California State Legislature
- Full name: An act to amend Sections 2621.9 and 2622 of, to amend, repeal, and add Sections 2705 and 2706 of, and to add Chapter 7.8 (commencing within Section 2690) to Division 2 of, the Public Resources Code, relating to seismic safety, and making an appropriation therefor.
- Introduced: March 1, 1990
- Assembly voted: August 31, 1990 (77-0)
- Senate voted: August 31, 1990 (39-0)
- Signed into law: September 21, 1990
- Sponsor: Willie Brown
- Governor: George Deukmejian
- Code: Public Resources Code
- Section: § 2690–2699.6
- Bill: AB 3897

Status: Current legislation

= Seismic Hazards Mapping Act =

California law

The Seismic Hazard Mapping Act ("The Act") was enacted by the California legislature in 1990 following the Loma Prieta earthquake of 1989. The Act requires the California State Geologist to create maps delineating zones where data suggest amplified ground shaking, liquefaction, or earthquake-induced landsliding may occur ("seismic hazard zones").

The Act requires responsible agencies to approve only projects within seismic hazard zones following a site-specific investigation to determine if the hazard is present and inclusion of appropriate mitigation(s) if so. The Act also requires disclosure by real estate sellers and agents at the time of sale if a property is within one of the designated seismic hazard zones.
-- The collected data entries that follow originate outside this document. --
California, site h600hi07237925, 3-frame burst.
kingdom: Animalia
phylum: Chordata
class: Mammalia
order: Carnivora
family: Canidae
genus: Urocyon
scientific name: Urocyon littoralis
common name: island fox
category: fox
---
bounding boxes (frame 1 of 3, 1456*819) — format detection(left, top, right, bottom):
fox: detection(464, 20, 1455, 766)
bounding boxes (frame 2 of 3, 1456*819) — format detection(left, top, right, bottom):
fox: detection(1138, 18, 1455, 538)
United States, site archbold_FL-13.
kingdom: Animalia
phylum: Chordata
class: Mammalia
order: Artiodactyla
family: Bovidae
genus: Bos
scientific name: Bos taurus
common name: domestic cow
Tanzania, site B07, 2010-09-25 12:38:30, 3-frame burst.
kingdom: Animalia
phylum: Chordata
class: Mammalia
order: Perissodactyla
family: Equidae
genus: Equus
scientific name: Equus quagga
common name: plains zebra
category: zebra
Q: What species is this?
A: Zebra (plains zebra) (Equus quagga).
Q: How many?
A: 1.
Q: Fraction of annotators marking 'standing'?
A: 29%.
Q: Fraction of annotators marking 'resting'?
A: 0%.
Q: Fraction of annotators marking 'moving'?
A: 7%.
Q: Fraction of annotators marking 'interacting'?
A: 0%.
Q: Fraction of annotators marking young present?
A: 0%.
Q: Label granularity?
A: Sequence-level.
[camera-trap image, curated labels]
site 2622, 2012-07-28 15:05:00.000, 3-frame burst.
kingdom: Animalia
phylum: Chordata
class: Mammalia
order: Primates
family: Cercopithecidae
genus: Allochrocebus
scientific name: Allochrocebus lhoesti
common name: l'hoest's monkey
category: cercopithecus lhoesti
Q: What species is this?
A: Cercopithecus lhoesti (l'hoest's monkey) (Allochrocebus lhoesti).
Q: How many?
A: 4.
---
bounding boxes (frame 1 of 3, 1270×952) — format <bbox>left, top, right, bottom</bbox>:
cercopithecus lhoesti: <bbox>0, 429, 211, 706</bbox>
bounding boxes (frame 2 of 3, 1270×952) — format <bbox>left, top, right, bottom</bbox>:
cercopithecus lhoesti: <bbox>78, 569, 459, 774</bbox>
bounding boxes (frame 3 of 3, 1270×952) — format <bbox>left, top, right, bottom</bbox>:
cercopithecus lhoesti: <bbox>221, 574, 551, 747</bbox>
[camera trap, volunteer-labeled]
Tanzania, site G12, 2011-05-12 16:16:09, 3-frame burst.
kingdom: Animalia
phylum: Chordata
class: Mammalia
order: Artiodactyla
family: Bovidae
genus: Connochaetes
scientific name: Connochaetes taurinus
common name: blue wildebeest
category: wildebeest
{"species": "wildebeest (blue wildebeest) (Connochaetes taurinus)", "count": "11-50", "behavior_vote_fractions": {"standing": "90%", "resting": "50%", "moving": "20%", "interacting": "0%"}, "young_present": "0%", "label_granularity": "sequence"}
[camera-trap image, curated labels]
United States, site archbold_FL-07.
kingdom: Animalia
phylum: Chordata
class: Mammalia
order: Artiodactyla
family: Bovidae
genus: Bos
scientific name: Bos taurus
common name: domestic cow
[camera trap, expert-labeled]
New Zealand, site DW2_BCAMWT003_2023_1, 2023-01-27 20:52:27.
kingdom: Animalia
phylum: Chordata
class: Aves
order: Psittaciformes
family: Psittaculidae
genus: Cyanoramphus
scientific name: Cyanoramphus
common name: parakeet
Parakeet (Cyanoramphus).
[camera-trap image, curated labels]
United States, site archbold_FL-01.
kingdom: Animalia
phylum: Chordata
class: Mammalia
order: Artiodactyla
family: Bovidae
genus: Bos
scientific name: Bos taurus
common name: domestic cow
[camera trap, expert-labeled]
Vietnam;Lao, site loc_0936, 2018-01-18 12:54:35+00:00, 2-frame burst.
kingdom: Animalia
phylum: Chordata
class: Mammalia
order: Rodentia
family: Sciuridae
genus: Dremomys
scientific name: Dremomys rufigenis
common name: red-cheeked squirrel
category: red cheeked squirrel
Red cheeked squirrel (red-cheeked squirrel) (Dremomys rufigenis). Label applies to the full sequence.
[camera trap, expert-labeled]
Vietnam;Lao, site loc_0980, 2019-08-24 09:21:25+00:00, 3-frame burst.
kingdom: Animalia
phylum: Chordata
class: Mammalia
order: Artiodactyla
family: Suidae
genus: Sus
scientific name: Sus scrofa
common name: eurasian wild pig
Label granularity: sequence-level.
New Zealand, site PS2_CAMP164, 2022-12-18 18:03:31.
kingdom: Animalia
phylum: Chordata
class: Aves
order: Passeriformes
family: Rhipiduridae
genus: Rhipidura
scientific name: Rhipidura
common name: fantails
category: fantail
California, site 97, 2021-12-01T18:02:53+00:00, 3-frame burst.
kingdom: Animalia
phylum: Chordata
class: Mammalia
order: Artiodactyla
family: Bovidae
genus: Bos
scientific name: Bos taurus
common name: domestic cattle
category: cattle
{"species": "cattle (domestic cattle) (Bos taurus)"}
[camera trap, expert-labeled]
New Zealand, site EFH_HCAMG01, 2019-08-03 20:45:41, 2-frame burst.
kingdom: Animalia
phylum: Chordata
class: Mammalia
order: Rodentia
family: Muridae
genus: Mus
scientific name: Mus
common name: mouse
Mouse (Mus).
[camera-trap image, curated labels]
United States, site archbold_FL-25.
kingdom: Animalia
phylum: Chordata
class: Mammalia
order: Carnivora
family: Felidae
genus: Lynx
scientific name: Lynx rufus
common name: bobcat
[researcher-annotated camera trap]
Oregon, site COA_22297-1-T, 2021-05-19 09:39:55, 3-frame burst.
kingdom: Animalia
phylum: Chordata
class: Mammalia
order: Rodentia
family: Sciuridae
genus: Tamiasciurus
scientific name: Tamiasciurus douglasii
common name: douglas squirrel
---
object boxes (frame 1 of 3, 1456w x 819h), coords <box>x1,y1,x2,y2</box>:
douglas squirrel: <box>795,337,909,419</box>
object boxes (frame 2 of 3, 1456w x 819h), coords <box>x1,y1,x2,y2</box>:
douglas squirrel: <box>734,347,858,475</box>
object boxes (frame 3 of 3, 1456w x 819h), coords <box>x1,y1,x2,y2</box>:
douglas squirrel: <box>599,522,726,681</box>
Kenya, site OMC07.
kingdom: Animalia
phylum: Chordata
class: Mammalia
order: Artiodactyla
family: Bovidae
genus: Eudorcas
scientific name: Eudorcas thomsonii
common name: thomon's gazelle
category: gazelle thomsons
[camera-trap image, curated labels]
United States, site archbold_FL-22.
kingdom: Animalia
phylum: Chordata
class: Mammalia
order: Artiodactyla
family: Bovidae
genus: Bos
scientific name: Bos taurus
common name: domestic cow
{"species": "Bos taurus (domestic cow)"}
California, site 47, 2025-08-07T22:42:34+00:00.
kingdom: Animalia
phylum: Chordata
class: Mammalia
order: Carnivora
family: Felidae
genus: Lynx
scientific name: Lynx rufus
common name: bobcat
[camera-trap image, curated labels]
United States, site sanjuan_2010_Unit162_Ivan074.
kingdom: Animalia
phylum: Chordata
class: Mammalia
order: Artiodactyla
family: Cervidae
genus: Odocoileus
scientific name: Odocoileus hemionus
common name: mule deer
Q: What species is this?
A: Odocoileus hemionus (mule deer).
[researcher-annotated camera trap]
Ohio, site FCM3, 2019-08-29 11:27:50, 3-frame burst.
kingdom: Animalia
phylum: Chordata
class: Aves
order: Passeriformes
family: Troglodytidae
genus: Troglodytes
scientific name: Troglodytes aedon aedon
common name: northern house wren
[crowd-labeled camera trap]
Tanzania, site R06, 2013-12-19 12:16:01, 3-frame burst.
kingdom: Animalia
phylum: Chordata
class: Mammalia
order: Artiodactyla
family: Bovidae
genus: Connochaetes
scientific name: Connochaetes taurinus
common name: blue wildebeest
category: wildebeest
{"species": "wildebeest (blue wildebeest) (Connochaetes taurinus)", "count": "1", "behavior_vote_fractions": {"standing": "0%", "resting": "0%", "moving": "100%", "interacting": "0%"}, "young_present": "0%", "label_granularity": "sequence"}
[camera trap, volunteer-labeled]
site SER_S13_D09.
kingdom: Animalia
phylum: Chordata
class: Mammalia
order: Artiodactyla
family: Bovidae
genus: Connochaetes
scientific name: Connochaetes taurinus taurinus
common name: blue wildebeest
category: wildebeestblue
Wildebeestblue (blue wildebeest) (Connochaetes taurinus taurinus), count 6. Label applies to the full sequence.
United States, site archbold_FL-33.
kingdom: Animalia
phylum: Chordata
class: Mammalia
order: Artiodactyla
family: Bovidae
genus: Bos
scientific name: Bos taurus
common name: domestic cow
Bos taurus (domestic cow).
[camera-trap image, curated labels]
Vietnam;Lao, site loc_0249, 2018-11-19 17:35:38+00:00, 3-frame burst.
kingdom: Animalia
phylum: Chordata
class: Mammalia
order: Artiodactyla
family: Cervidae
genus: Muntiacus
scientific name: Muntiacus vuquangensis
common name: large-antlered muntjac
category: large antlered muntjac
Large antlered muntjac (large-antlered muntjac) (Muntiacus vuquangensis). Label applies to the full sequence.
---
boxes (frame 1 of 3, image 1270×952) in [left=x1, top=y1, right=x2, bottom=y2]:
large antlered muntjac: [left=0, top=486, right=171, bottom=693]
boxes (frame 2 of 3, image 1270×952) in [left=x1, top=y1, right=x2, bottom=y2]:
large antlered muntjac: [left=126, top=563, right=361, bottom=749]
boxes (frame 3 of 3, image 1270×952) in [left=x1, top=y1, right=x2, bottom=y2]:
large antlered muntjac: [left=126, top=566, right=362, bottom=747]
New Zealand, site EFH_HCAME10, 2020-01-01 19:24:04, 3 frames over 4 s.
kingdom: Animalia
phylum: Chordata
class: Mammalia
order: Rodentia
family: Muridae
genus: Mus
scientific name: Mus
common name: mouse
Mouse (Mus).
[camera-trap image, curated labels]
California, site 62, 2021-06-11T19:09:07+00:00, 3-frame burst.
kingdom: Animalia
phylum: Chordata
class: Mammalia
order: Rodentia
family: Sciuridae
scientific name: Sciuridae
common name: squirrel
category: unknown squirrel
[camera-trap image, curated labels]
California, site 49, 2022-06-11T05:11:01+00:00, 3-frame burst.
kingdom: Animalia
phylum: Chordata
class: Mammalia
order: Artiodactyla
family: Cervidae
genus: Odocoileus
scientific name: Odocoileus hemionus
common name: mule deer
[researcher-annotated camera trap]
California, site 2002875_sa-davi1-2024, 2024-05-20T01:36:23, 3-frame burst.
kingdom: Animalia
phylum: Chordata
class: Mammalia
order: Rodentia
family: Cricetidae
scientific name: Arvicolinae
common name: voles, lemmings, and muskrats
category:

The Act called for the creation of an advisory board to the State Mining and Geology Board to advise on the Act's implementation. In a 2004 update to the seismic hazard zone mapping guidelines, this advisory body concluded the amplified ground motion hazard was already sufficiently addressed by the 2001 California Building Code. Consequently, zones for this hazard are not being mapped by the State Geologist.